La carrure athlétique du comédien n'en est pas moins sublimée dans les bras de la pétillante
Barbara Rush et par un sens du cadre inouï et l'exécution parfaitement millimétrée d'un scope d'une beauté à faire pâlir de jalousie n'importe quel technicien tâcheron contemporain. Sûr qu'en matière de mise en scène,
Capitaine mystère est un cas d'école démontrant que l'on peut certainement se plier à la rigueur d'un exercice quadrillé sans renier son éthique d'artiste.
Technique :
- Image :
Résultat d'un travail de restauration complète, la copie proposée se pare d'un piqué saillant et d'une définition élégante permettant d'apprécier toutes les qualités visuelles du film, des couleurs vives de la campagne gaélique aux costumes capteurs, même si le technicolor accuse parfois de légères teintes cramoisies. Rien qui ne pourrait prendre le dessus sur une compression perfectible mais distinguée.
- Son :
Hormis quelques détails (un mixage plus prononcé sur les dialogues pour la VO) les deux stéréo proposées sont presque identiques.

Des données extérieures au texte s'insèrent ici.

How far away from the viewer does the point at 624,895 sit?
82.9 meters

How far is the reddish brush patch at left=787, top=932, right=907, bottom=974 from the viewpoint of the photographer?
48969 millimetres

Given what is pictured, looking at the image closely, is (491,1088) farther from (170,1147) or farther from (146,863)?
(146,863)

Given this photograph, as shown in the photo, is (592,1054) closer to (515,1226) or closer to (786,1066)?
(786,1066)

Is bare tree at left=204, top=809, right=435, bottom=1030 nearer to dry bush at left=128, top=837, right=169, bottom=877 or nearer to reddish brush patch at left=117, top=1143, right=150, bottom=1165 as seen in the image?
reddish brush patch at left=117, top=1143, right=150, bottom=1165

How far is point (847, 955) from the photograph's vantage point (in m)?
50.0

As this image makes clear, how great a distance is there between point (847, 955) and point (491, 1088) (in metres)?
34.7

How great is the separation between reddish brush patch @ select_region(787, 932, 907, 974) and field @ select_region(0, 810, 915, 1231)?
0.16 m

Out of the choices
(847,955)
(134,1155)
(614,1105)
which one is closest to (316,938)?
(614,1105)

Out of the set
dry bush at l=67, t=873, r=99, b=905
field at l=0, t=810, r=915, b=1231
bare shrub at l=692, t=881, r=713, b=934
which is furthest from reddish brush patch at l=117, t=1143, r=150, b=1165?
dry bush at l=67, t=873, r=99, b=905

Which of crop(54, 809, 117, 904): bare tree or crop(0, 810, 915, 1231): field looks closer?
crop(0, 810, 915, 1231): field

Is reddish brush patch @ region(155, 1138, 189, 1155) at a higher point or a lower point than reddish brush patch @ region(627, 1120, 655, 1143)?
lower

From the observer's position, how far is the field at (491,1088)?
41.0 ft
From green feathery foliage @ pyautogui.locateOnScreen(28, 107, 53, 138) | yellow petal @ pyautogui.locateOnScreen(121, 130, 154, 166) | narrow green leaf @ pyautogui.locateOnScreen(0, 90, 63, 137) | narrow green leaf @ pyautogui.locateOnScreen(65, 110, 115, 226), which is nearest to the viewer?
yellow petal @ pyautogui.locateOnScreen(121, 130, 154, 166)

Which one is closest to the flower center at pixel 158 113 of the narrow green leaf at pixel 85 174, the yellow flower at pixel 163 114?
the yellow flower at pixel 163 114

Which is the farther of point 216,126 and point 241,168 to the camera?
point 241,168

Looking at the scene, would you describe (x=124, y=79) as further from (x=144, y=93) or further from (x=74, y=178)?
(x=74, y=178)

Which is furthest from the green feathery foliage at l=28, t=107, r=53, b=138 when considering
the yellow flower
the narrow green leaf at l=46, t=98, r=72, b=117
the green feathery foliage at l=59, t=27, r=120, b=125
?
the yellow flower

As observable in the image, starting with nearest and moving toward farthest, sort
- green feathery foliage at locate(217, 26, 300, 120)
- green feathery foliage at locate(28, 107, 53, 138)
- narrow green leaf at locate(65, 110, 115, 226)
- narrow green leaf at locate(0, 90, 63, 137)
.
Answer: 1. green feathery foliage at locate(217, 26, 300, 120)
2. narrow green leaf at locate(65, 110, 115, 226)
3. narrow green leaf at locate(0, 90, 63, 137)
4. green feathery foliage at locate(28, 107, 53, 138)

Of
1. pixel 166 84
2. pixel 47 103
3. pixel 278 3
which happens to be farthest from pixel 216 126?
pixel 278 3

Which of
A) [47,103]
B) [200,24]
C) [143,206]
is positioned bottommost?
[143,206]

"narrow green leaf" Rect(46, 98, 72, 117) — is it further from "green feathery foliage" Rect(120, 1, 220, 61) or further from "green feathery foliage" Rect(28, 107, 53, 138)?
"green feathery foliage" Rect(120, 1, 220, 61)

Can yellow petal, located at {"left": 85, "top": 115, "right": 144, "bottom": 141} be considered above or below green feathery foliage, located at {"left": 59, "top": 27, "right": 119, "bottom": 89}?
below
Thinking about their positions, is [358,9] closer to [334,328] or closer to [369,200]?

Ils offrent chacun une bande son nettoyée et claire ne souffrant que d'un peu de souffle. Mais comme pour l'image, on sent réellement les bienfaits du nouveau master restauré.
- Bonus :
L'interactivité de ce dvd s'ouvre sur une bande-annonce d'époque comme on n'en fait plus aujourd'hui, pour s'achever sur le gros morceaux de cette édition : une analyse de
Capitaine mystère par
Bertrand Tavernier. En moins d'une demie heure le réalisateur (non sans s'empêcher d'introduire le film par le biais de sa personne) parvient à faire le tour des différents points à aborder sur le sujet. D'abord, une indispensable mise en lumière de la filmographie « oubliée » de
Douglas Sirk rappelant que le mélo n'était pas son unique cheval de bataille. Puis, accompagné de quelques anecdotes et de propos qualificatifs,
Tavernier donne un complet éclaircissement de l'œuvre, de sa production à son esthétisme (on retiendra l'utilisation qui a été faite du climat britannique et notamment de la pluie pour accentuer des éléments de fonds), en passant par les acteurs mais surtout le ton ironique, détachant
Capitaine mystère d'une production lambda. Un documentaire qui convaincra éventuellement ceux pensant a posteriori que le film est un objet de série vieillot.
En plus de nous proposer un très bon divertissement plein de charme, Carlotta nous donne envie de redécouvrir l'autre côté du miroir d'un cinéaste trop vite catalogué. Peu d'éditions peuvent en dire de même.